• Passage shown:
::::::

Enjoyable Light-ish take on Larkin

Would you recommend this audiobook to a friend? If so, why?

This radio play is an enjoyable look at the poet Larkin in his early to mid career I guess. He is a librarian at Hull University, grouchy, beginning to experience success. He has been to London with Bob Conquest where they have pursued their drink and laddish pursuits. Larkin, as has been well written about, had a taste for (probably quite tame?) porngraphy and Conquest uses this to play a prank on Larkin. The play alludes to the darker , serious, sides of Larkin and one has the feeling that Larkin probably was like this. Outwardly affable, if slightly waspish, humorous and caustic in his observation. It is entertaining and benefits from marvellous performances all round. Larkin has been pretty lucky in his impersonators I reckon - Scarborough here, and Alan Bennett , and Hugh Bonneville on screen.

What other book might you compare Mr Larkin's Awkward Day to, and why?

::::::

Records
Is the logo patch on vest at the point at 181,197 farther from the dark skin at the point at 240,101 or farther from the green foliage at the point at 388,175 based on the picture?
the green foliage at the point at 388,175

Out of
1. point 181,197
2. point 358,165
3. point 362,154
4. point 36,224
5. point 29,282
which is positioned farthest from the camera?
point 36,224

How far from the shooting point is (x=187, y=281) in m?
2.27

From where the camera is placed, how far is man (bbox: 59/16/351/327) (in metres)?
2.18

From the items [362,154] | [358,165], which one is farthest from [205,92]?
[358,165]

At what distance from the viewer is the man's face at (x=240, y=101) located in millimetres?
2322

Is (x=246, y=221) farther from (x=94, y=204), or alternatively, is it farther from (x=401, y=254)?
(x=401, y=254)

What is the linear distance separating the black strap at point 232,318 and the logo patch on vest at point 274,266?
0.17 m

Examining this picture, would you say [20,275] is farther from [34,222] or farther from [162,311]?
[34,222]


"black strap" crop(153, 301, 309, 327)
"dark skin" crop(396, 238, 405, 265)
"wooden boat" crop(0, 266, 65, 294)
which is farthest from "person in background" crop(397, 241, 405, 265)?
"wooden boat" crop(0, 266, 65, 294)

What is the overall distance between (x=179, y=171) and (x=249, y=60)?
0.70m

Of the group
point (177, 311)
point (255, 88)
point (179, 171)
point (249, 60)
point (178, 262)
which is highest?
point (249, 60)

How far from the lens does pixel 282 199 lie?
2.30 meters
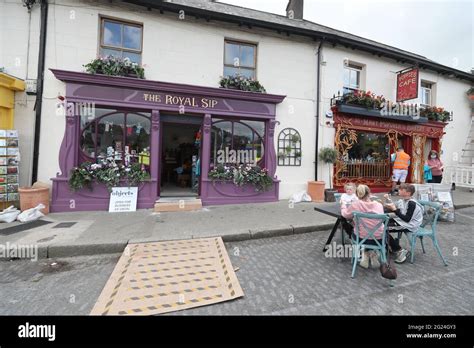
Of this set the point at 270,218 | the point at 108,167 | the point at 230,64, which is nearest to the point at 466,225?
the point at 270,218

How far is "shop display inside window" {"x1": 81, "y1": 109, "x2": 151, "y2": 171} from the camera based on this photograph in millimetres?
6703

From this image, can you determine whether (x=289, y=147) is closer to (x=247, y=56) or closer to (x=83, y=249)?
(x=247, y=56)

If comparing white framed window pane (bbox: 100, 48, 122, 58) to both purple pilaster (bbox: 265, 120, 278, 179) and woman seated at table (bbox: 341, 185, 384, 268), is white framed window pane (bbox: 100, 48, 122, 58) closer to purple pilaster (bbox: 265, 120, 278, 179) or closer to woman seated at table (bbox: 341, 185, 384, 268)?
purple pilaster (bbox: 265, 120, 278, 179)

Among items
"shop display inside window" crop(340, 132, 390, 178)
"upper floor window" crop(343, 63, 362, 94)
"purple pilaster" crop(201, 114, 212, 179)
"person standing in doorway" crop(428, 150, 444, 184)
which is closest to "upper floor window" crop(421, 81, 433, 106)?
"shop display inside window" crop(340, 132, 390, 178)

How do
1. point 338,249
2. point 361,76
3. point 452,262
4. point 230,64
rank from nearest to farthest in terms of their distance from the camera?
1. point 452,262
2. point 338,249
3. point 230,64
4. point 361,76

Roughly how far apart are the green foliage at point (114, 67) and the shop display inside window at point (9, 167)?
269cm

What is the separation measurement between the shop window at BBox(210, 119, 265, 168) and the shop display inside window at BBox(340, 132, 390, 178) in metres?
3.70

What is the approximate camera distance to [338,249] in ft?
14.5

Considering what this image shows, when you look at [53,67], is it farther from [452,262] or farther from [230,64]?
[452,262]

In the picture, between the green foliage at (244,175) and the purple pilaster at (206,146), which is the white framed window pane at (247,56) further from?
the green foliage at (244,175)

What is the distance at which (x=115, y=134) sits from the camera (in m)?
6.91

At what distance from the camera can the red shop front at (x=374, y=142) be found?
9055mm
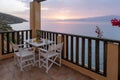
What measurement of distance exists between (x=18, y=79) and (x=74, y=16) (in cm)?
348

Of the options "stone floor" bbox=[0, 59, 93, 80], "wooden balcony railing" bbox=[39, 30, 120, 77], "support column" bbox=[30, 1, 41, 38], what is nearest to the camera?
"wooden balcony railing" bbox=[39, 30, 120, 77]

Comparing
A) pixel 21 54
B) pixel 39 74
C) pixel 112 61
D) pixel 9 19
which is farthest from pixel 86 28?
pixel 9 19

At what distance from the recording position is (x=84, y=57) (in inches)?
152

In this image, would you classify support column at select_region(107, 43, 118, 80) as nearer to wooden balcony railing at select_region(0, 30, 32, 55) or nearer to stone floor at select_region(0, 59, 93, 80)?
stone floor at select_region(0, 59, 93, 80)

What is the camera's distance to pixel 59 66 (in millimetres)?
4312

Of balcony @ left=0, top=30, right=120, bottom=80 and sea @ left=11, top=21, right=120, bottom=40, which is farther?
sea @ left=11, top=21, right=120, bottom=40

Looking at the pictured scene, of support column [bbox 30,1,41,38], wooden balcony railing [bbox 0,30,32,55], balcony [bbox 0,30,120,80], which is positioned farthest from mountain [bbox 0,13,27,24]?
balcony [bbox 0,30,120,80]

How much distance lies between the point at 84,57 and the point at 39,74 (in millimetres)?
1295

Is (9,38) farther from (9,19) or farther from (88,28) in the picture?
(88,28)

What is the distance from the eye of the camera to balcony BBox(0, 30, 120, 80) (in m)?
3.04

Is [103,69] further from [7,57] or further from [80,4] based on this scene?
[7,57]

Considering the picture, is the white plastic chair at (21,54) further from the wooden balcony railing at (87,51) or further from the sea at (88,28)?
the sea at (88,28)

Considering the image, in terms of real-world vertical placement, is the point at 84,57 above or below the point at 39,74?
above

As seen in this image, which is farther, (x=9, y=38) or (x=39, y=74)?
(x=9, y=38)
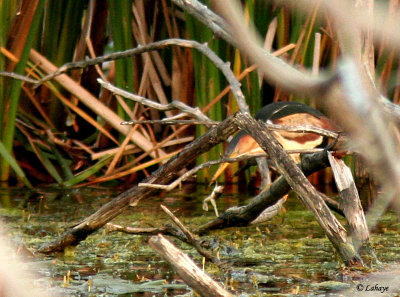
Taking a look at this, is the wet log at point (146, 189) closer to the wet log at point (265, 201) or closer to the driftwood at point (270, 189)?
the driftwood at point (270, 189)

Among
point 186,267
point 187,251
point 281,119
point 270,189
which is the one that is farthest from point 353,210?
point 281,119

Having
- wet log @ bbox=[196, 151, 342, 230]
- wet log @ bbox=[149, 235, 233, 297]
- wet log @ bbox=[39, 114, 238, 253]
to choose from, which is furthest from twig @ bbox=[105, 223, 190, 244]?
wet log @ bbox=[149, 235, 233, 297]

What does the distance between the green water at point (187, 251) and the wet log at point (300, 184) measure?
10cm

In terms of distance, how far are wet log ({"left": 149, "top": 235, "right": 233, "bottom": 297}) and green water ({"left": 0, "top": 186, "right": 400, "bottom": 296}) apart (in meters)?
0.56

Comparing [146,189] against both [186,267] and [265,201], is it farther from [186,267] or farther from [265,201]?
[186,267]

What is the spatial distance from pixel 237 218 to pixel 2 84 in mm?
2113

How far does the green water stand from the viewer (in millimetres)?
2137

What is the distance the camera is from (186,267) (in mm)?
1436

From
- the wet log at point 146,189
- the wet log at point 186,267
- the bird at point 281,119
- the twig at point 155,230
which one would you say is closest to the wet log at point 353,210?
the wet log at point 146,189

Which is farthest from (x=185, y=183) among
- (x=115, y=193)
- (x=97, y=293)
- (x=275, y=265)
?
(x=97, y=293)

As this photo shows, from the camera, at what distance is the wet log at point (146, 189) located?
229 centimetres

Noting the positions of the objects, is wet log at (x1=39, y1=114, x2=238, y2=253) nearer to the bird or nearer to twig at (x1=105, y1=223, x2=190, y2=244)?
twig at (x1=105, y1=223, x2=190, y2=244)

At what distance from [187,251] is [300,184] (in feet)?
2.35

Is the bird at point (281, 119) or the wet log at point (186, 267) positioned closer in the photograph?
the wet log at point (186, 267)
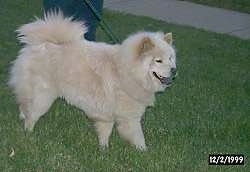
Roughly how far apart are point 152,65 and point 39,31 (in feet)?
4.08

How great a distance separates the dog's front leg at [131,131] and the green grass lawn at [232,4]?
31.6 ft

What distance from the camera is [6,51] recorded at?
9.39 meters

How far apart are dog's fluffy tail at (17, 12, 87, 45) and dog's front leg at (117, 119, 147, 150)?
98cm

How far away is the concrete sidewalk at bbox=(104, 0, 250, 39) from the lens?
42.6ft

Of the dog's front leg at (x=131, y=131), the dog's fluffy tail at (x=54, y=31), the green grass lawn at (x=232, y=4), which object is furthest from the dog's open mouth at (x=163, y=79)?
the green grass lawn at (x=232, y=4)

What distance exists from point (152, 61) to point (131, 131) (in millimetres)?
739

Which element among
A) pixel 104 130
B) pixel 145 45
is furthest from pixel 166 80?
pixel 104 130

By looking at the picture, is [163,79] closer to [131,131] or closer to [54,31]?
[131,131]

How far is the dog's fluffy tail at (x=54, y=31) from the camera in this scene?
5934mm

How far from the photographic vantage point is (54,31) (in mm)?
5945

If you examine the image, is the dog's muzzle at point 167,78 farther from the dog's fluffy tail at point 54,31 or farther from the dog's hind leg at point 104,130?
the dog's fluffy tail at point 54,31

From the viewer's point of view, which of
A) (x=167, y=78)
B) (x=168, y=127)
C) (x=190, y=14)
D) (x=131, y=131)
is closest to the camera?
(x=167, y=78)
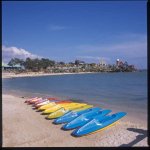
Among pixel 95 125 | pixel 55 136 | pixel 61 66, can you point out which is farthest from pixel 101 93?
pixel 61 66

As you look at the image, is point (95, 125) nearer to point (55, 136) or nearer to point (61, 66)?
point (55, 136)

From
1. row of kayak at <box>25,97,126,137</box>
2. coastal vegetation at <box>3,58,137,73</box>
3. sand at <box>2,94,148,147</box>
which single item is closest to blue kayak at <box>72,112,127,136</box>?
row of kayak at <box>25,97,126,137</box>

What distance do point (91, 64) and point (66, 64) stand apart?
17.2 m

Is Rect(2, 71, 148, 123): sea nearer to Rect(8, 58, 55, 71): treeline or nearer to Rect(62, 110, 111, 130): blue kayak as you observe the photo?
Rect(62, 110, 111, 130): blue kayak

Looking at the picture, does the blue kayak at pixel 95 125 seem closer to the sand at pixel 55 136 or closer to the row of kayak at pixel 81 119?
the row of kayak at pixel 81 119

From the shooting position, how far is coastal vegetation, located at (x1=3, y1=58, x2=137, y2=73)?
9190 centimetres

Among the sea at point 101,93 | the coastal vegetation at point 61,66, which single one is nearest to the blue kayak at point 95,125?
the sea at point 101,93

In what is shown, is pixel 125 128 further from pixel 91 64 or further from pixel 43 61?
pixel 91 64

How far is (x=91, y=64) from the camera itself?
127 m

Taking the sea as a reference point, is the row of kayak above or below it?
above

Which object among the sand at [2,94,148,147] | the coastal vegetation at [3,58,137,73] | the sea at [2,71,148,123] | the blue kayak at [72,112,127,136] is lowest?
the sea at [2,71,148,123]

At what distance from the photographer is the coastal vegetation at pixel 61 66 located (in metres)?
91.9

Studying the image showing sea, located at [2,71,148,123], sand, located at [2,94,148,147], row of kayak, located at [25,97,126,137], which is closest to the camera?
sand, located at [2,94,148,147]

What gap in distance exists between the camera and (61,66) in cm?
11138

::::::

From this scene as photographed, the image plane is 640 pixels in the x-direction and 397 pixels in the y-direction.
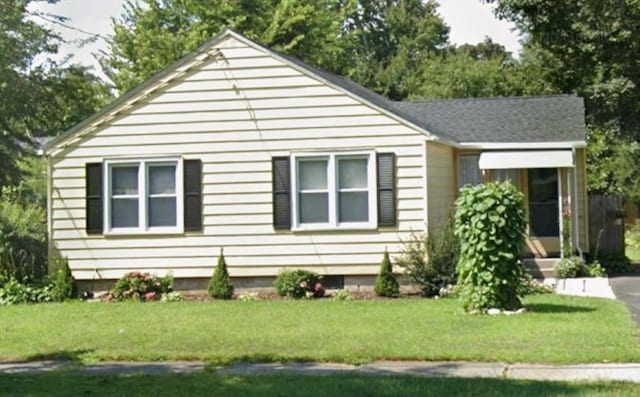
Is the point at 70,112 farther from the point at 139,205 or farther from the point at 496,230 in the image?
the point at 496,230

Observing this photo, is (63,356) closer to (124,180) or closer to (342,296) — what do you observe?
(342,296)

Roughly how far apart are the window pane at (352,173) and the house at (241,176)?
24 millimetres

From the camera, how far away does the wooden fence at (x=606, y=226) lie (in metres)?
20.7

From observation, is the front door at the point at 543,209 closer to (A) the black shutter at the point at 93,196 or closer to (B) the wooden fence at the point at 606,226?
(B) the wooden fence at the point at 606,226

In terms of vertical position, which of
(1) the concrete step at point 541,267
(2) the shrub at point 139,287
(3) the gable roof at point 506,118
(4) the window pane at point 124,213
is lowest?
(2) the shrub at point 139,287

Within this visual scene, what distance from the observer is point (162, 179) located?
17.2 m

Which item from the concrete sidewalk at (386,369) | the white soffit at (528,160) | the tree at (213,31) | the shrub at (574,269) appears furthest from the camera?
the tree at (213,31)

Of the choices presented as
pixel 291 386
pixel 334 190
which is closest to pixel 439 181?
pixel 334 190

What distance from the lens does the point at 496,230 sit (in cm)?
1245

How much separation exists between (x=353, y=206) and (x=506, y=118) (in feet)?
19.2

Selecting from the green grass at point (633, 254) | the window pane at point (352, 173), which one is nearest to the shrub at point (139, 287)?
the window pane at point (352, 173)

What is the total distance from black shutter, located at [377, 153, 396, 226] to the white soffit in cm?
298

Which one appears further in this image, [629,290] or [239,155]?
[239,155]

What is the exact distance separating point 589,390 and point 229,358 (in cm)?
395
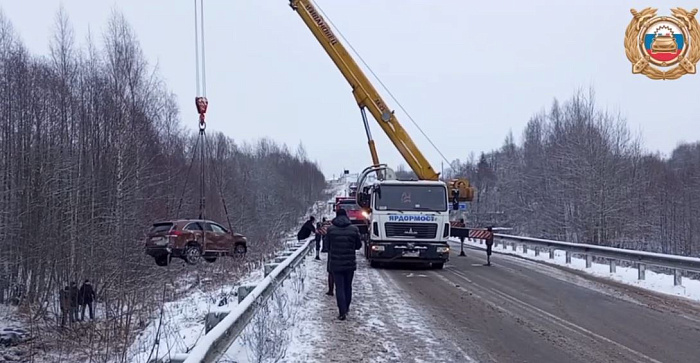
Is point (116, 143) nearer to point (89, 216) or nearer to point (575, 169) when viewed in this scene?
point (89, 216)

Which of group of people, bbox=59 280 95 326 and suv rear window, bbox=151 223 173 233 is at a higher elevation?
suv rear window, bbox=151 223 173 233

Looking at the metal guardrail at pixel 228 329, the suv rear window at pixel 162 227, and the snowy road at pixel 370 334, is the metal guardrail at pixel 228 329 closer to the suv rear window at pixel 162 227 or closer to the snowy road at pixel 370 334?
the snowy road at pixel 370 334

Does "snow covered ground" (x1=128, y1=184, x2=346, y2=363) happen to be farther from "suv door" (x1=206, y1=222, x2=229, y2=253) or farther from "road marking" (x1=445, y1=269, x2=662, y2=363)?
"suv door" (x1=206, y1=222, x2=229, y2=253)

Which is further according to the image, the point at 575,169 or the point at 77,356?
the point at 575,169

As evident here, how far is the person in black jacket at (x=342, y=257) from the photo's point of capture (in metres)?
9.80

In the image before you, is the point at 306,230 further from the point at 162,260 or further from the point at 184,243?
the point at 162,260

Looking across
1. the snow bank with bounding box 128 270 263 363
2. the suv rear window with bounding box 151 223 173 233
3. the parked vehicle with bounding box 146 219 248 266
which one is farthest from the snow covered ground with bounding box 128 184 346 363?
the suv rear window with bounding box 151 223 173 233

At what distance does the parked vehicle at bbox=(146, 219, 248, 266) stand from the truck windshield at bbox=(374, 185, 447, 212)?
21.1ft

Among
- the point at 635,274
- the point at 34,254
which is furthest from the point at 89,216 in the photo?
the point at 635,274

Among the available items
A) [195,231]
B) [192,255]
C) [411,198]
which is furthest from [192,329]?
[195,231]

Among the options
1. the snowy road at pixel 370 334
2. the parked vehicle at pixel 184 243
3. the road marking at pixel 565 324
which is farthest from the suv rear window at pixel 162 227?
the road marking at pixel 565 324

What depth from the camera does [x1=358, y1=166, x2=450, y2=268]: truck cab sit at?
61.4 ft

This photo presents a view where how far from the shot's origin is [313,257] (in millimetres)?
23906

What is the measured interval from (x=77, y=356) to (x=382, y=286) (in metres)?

::::::

• Prompt: Please print the review of the Larkin radio play again in full, word for word.

• Output for this exercise:
Enjoyable Light-ish take on Larkin

Would you recommend this audiobook to a friend? If so, why?

This radio play is an enjoyable look at the poet Larkin in his early to mid career I guess. He is a librarian at Hull University, grouchy, beginning to experience success. He has been to London with Bob Conquest where they have pursued their drink and laddish pursuits. Larkin, as has been well written about, had a taste for (probably quite tame?) porngraphy and Conquest uses this to play a prank on Larkin. The play alludes to the darker , serious, sides of Larkin and one has the feeling that Larkin probably was like this. Outwardly affable, if slightly waspish, humorous and caustic in his observation. It is entertaining and benefits from marvellous performances all round. Larkin has been pretty lucky in his impersonators I reckon - Scarborough here, and Alan Bennett , and Hugh Bonneville on screen.

What other book might you compare Mr Larkin's Awkward Day to, and why?